• Problem requirements: Pictures are to be dropped from the copy. Retype the listing exactly.

• Dataset section:

***

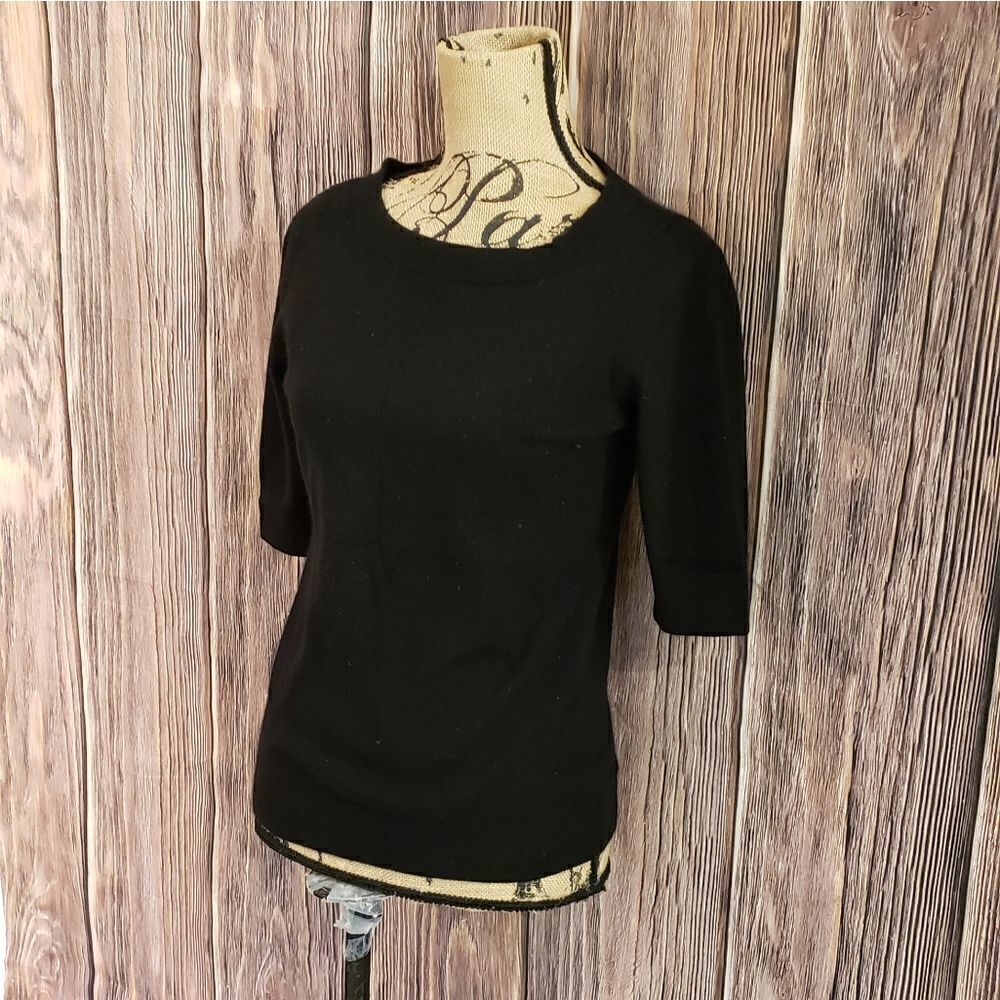 3 for $25 BCBG MaxAzria Soft Black Top Sz Small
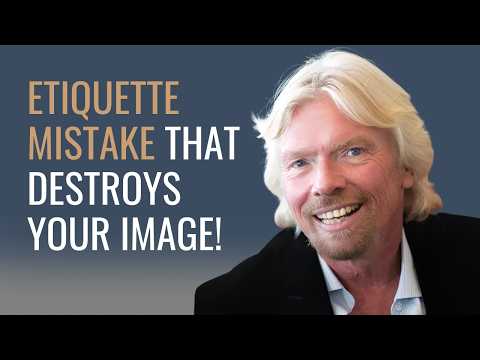 9 Etiquette Rules Every Elegant Man Must Follow (No Discussion)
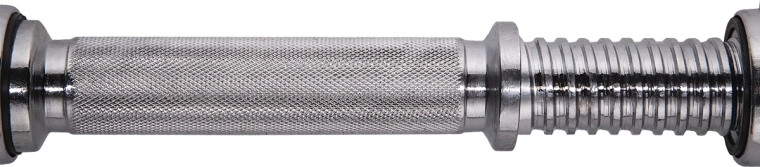 Solid steel and chrome protection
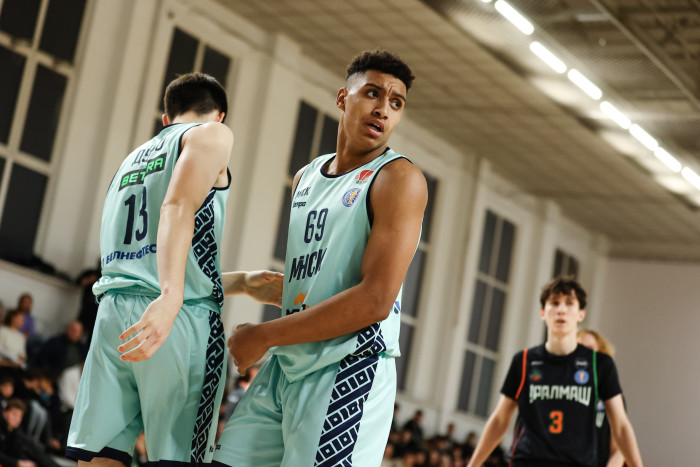 Интервью Давида-Масэнге Мукете для молодежной Лиги ВТБ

***

• Result of this task:
 3 for $25 BCBG MaxAzria Soft Black Top Sz Small
 9 Etiquette Rules Every Elegant Man Must Follow (No Discussion)
 Solid steel and chrome protection
 Интервью Давида-Масэнге Мукете для молодежной Лиги ВТБ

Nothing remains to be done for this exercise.